Sektörde alternatif pazar arayışları açısından ne tür çalışmalar yapılıyor?
Hükümetin ihracata dönük üretim stratejisi doğrultusunda, uluslararası pazarlarda rekabet etme kabiliyetine sahip sektörler bu açıdan belirleyici rol oynuyor. Başbakanlık Dış Ticaret Müsteşarlığı tarafından 2009 yılında yapılan “Küresel Ticarette Türkiye’nin Yeniden Konumlandırılması-Dış Ticarette Yeni Rotalar” çalışmasında dünya ticaretinin yüzde 90’ını temsil eden 73 ülke ve 1243 sektörün ayrıntılı analizinde, Türkiye’nin ihracat potansiyeli ortaya çıkarılıyor ve gelecekte Türk ekonomisine ivme kazandıracak pazarlar arasında Doğu Avrupa, Latin Amerika ve Güney Asya ülkelerinin olduğuna dikkat çekiliyor. Buna tabii ki Afrika’yı da eklememiz gerekir.

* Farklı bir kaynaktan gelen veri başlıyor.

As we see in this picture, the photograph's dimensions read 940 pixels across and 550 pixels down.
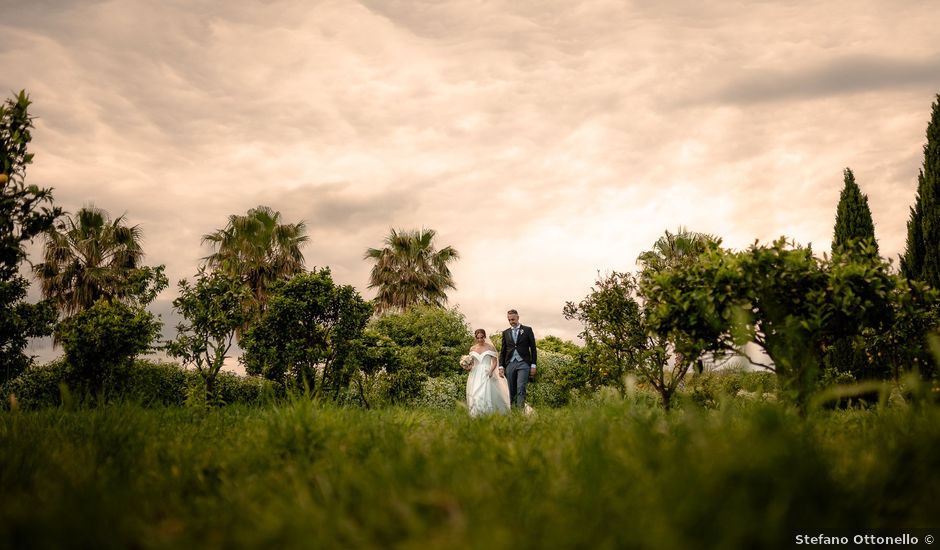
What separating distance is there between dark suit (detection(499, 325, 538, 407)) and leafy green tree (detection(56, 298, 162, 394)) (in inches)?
363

Türk lojistik sektörünün alternatif pazarları nereleri olabilir?
Türkiye’nin geleneksel ihraç pazarları arasında ilk sıralarda Almanya, Irak ve İngiltere yer alıyor. Avrupa Birliği ülkelerindeki durgunluğa rağmen bölge ülkeleri hala Türkiye için önemini koruyor. Ayrıca, Ortadoğu’da yaşanan sıcak siyasi gelişmelere rağmen bölgenin büyüme potansiyeli, Türk dış ticareti açısından önem arz ediyor.

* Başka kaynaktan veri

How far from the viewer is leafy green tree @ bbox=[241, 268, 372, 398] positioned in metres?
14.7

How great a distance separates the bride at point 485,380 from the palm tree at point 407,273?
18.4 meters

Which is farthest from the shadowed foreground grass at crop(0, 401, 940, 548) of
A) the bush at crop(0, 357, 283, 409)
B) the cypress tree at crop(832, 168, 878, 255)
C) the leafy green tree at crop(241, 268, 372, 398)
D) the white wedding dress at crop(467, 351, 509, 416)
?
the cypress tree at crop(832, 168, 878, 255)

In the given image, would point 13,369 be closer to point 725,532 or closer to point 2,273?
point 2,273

Diğer yandan canlanan ekonomisi ile dikkat çeken Kafkas ve Balkan ülkeleri de Türkiye’nin ilgi alanı içinde yer alıyor. Bu arada büyük ABD pazarı yüksek rekabet koşulları bakımından, Türkiye için zor bir pazar olsa da sahip olduğu potansiyel ile ihracatçı sektörlerin hedefinde bulunuyor.

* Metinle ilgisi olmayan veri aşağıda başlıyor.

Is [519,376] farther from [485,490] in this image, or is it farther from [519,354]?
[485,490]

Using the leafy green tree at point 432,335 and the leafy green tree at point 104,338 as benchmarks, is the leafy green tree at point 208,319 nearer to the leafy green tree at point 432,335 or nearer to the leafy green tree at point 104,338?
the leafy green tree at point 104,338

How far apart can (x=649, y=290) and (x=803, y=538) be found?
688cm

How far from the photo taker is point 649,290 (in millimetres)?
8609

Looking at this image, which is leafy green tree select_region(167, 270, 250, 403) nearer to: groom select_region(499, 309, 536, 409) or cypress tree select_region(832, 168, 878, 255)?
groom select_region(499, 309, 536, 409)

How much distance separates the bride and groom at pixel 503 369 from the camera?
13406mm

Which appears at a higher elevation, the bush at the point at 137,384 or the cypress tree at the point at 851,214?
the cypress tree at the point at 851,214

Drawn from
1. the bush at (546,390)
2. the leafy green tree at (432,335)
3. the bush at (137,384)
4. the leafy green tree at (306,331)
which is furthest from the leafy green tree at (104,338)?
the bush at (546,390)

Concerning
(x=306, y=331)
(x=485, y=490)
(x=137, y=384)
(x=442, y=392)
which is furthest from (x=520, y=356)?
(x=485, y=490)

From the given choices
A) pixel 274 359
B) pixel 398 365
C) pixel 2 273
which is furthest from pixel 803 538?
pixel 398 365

Dünyanın yeni çekim merkezi olan ve gelişmeye açık Afrika pazarı Türkiye için de ihracat, yatırım ve lojistik faaliyetler açısından önemli bir potansiyel ihtiva ediyor.
Küresel lojistik pazarında daha fazla söz sahibi olmak isteyen sektör firmalarımızın başta Avrupa ülkeleri olmak üzere Ortadoğu, Kafkaslar, Asya ve ABD’ de yaptıkları orta ve büyük ölçekli yatırımlar, sektörün gelecekteki rotasını gösteriyor.
Türkiye’deki sektörün araç modernizasyonu ve teknoloji kullanımı dünya lojistik sektörüne göre ne durumda?
Araç modernizasyonu konusunu her bir taşıma türünde ayrı ayrı incelemek daha doğru olur. Demiryolu araçlarının modernizasyonu hem çeken hem de çekilen gruplar için ivedilik arz ediyor. Demiryolu taşımacılığının serbestleşmesi ve altyapı yatırımlarının hayata geçmesi sürecinde üç-dört yıllık bir zaman dilimi bulunuyor. Bu süre sonunda gerek kamu gerekse özel sektörün uluslararası standartlarda lokomotif ve vagon kullanımı, nitelik ve nicelik açısından yeni bir zemine oturacak.
Havayolunda uçak filolarına yatırımlar sürekli büyüyor. Havacılık, artan yolcu talebi ve kargo trafiğine bağlı olarak gelişim gösteriyor. AHL kargo tesislerinde fiziki alan ihtiyacı had safhada. Yeni yatırımların yanı sıra var olan tesislerin modernizasyonu da yapılıyor.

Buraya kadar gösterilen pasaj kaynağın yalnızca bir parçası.